As pipelines grow and evolve, it is useful to structure your pipeline into modular, often reusable components, and PTransforms allow one to do this nicely in a data-processing pipeline. In addition, modular PTransforms also expose the logical structure of your code to the system (e.g. for monitoring). Of the three different representations of the WordCount pipeline below, only the structured view captures the high-level intent of the pipeline. Letting even the simple operations be PTransforms means there’s less of an abrupt edge to packaging things up into composite operations.

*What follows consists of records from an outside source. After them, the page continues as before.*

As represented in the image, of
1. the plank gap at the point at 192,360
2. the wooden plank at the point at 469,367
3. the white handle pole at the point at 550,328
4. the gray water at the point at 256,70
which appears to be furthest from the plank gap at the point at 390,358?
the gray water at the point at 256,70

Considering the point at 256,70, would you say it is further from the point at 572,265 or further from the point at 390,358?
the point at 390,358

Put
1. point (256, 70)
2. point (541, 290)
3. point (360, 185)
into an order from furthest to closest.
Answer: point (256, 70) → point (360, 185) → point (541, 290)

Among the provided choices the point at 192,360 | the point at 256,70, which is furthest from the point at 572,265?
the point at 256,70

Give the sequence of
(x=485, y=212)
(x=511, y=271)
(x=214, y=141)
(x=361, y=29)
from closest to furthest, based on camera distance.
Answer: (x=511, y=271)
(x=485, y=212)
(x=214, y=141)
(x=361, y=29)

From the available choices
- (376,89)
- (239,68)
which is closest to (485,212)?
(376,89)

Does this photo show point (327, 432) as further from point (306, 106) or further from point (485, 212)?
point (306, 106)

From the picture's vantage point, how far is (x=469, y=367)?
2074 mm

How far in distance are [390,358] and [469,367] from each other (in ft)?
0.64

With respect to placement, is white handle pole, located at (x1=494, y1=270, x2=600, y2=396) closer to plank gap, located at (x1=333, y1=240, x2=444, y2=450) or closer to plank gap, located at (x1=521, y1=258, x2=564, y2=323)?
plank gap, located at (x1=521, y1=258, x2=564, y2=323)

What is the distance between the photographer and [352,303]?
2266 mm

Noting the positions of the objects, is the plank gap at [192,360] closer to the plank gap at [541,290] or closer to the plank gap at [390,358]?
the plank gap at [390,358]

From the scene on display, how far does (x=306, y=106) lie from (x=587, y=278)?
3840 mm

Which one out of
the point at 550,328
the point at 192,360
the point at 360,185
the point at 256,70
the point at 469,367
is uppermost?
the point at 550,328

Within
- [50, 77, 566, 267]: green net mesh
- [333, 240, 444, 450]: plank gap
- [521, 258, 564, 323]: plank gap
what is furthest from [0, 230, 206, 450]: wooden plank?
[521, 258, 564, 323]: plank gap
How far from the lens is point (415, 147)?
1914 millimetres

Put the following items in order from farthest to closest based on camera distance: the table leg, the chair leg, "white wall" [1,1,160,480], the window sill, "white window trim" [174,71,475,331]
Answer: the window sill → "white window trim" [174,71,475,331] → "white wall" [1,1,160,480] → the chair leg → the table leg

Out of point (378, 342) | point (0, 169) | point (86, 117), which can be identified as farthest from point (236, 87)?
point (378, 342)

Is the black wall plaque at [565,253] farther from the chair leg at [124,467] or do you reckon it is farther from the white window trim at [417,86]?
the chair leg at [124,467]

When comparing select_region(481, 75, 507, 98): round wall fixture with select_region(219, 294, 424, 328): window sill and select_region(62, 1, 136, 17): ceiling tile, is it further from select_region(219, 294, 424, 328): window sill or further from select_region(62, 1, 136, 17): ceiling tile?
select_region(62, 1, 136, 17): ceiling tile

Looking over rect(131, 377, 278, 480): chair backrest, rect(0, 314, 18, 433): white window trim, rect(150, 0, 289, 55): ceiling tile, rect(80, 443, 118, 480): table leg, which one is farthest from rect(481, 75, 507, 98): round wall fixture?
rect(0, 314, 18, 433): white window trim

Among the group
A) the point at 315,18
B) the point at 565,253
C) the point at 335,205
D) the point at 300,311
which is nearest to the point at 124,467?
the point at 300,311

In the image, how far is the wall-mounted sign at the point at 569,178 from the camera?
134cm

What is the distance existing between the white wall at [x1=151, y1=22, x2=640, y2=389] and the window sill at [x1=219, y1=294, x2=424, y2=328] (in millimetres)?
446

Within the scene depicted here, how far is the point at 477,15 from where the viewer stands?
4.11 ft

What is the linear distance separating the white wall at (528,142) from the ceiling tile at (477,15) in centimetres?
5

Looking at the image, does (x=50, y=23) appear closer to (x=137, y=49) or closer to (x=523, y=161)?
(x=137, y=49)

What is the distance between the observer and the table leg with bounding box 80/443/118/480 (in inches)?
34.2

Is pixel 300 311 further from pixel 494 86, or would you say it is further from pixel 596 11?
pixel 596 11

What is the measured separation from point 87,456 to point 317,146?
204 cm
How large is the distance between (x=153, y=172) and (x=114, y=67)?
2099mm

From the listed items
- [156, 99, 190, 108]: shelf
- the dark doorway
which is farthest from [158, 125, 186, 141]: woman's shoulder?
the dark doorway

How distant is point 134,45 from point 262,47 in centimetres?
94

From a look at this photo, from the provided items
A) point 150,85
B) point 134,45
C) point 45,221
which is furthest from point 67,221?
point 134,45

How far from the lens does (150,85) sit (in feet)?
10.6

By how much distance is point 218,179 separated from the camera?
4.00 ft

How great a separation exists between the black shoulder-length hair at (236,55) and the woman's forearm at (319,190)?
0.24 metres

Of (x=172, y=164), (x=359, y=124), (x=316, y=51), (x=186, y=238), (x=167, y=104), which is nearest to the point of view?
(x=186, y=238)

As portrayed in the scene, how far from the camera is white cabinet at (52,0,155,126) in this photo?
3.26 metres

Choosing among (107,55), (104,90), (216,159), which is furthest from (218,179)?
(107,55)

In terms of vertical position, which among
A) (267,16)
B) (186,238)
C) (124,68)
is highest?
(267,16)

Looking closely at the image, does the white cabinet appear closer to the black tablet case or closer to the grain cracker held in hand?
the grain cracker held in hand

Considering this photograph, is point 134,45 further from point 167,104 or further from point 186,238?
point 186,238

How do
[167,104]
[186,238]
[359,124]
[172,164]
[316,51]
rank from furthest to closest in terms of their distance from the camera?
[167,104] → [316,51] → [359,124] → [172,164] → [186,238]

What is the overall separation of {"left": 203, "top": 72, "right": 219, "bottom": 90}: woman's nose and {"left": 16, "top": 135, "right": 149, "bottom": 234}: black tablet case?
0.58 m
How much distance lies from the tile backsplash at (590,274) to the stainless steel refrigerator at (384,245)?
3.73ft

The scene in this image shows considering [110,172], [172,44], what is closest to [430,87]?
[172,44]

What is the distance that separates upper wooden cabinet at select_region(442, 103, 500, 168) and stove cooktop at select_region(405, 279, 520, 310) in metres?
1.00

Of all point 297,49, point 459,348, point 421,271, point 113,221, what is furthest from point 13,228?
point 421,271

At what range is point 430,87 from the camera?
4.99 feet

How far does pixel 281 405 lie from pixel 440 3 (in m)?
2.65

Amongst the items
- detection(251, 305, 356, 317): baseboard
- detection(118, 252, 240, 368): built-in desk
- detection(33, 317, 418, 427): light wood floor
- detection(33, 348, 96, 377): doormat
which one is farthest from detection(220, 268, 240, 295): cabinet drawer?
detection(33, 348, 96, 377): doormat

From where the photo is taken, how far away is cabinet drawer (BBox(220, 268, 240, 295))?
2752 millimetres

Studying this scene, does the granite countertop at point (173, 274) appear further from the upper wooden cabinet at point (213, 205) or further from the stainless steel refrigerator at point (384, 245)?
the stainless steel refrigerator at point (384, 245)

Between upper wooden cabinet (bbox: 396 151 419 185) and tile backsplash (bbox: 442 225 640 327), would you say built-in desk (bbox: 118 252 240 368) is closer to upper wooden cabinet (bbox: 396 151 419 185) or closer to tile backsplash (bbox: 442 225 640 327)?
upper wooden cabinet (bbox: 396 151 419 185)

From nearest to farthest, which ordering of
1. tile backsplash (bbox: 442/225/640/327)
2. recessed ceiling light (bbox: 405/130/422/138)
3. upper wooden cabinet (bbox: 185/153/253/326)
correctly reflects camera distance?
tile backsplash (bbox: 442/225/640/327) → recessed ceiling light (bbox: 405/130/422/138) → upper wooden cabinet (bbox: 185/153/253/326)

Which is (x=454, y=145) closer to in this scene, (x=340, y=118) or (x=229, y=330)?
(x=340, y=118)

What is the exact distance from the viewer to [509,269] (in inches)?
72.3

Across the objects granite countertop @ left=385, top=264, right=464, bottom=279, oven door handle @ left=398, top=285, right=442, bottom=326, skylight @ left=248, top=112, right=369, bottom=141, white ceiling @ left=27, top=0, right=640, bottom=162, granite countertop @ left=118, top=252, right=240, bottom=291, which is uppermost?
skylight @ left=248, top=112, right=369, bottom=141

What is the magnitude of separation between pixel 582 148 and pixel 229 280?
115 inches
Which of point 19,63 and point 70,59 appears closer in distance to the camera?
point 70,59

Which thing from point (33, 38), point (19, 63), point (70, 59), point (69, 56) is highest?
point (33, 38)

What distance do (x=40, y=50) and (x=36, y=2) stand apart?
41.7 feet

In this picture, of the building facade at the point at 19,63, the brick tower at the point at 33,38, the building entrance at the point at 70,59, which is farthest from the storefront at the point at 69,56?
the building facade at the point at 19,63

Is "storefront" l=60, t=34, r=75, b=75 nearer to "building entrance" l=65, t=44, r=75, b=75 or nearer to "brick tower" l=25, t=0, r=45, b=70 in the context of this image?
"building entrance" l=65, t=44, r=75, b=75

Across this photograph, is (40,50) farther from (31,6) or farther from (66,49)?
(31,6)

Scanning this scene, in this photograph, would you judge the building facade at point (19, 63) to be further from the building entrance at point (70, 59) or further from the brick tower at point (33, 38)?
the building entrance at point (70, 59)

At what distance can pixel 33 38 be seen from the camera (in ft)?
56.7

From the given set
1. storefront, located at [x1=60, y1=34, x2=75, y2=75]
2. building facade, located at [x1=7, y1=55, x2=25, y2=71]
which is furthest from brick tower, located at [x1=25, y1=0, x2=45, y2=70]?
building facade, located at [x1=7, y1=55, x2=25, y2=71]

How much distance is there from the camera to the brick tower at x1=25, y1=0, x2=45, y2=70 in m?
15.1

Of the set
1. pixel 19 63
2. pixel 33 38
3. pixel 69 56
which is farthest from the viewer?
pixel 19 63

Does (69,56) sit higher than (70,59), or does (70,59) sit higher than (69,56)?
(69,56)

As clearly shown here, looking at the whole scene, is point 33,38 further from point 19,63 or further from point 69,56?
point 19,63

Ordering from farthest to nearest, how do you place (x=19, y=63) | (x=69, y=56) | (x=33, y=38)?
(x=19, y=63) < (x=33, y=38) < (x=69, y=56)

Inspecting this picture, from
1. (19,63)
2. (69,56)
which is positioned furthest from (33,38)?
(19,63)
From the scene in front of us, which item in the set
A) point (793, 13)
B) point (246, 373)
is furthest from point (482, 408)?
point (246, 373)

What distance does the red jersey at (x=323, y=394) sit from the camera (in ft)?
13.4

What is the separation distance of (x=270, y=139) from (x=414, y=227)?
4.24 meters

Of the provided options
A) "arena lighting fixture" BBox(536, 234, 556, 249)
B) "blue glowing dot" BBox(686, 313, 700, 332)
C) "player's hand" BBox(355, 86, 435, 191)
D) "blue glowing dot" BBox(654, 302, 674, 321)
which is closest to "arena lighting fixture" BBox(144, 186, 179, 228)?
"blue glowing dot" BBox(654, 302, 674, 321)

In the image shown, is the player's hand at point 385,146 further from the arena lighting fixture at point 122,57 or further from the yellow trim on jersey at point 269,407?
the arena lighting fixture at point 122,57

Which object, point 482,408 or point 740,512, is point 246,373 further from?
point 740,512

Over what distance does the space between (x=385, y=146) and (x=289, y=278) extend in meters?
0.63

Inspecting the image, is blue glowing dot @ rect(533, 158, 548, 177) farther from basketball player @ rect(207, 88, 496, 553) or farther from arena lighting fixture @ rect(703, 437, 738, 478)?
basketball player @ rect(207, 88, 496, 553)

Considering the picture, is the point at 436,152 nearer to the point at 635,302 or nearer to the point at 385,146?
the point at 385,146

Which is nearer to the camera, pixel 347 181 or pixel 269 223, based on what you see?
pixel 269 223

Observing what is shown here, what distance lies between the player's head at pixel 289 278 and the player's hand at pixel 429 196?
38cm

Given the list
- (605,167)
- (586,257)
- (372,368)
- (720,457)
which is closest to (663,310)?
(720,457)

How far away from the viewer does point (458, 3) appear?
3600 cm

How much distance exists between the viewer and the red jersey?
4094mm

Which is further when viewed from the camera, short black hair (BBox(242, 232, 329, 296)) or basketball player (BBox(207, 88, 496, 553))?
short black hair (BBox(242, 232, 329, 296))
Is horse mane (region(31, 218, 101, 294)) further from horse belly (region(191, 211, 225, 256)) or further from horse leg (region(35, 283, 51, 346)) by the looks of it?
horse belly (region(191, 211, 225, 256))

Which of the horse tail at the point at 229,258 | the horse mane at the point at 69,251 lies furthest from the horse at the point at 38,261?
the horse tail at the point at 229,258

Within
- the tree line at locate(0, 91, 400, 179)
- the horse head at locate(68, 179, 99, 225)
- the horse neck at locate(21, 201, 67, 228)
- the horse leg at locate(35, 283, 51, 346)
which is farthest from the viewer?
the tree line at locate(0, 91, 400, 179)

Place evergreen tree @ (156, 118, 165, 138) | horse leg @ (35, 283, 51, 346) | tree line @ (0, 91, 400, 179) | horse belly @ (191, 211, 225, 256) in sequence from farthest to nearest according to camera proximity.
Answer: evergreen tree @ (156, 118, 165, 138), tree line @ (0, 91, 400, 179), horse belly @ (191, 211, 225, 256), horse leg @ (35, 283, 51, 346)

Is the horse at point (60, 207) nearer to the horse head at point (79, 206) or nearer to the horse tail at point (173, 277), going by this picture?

Three different visualizations of a simple WordCount pipeline

Three different visualizations of a simple WordCount pipeline which computes the number of occurrences of every word in a set of text files. The flat view gives the full DAG of all operations performed. The execution view groups operations according to how they're executed, e.g. after performing runner-specific optimizations like function composition. The structured view nests operations according to their grouping in PTransforms.

Summary

Although it’s tempting to add methods to PCollections, such an approach is not scalable, extensible, or sufficiently expressive. Putting a single apply method on PCollection and all the logic into the operation itself lets us have the best of both worlds, and avoids hard cliffs of complexity by having a single consistent style across simple and complex pipelines, and between predefined and user-defined operations.